ACTIVITY:
Repeat the lines of the data exactly and exclude any picture among them.

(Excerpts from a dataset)

□ □ □ □

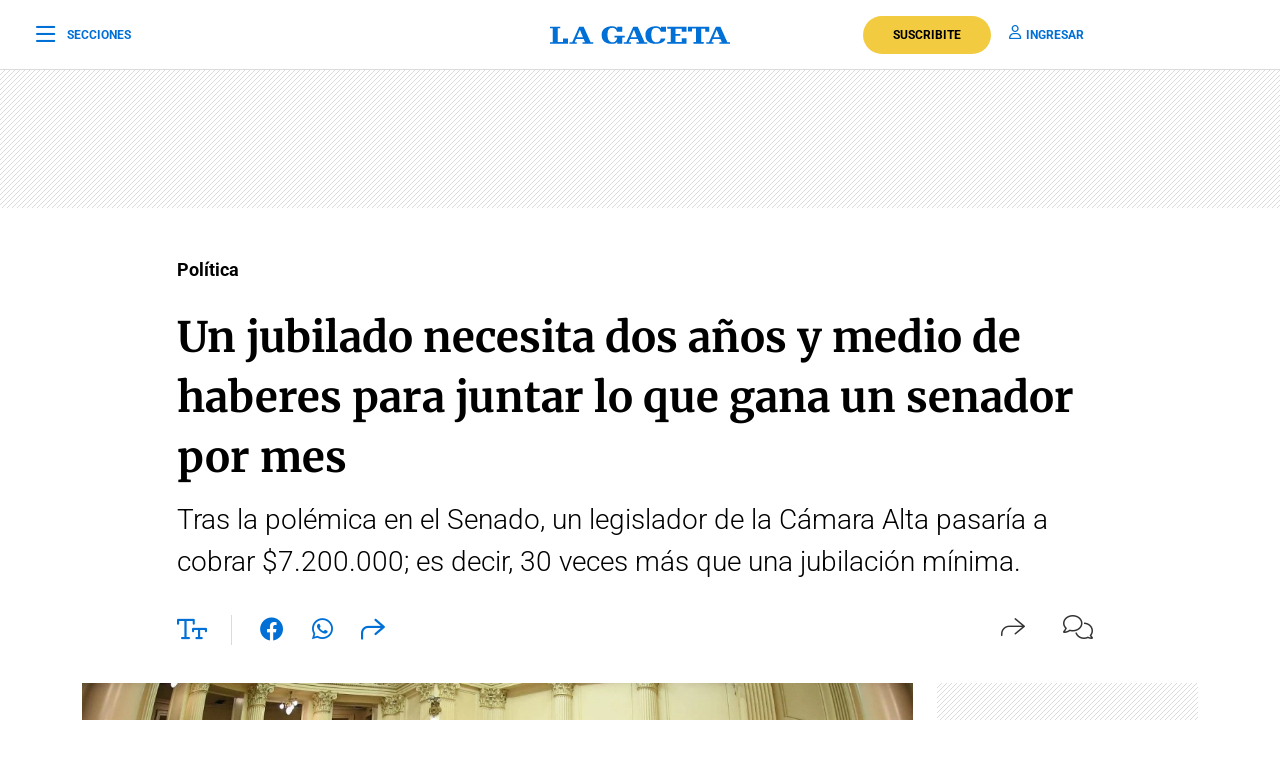

--- FILE ---
content_type: text/html; charset=utf-8
request_url: https://www.google.com/recaptcha/api2/aframe
body_size: 137
content:
<!DOCTYPE HTML><html><head><meta http-equiv="content-type" content="text/html; charset=UTF-8"></head><body><script nonce="r_DBdxC14K9BAQusLbASJA">/** Anti-fraud and anti-abuse applications only. See google.com/recaptcha */ try{var clients={'sodar':'https://pagead2.googlesyndication.com/pagead/sodar?'};window.addEventListener("message",function(a){try{if(a.source===window.parent){var b=JSON.parse(a.data);var c=clients[b['id']];if(c){var d=document.createElement('img');d.src=c+b['params']+'&rc='+(localStorage.getItem("rc::a")?sessionStorage.getItem("rc::b"):"");window.document.body.appendChild(d);sessionStorage.setItem("rc::e",parseInt(sessionStorage.getItem("rc::e")||0)+1);localStorage.setItem("rc::h",'1769525579584');}}}catch(b){}});window.parent.postMessage("_grecaptcha_ready", "*");}catch(b){}</script></body></html>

□ □ □ □

SOLUTION FOR THIS TASK:
--- FILE ---
content_type: text/html; charset=utf-8
request_url: https://www.google.com/recaptcha/api2/aframe
body_size: 137
content:
<!DOCTYPE HTML><html><head><meta http-equiv="content-type" content="text/html; charset=UTF-8"></head><body><script nonce="r_DBdxC14K9BAQusLbASJA">/** Anti-fraud and anti-abuse applications only. See google.com/recaptcha */ try{var clients={'sodar':'https://pagead2.googlesyndication.com/pagead/sodar?'};window.addEventListener("message",function(a){try{if(a.source===window.parent){var b=JSON.parse(a.data);var c=clients[b['id']];if(c){var d=document.createElement('img');d.src=c+b['params']+'&rc='+(localStorage.getItem("rc::a")?sessionStorage.getItem("rc::b"):"");window.document.body.appendChild(d);sessionStorage.setItem("rc::e",parseInt(sessionStorage.getItem("rc::e")||0)+1);localStorage.setItem("rc::h",'1769525579584');}}}catch(b){}});window.parent.postMessage("_grecaptcha_ready", "*");}catch(b){}</script></body></html>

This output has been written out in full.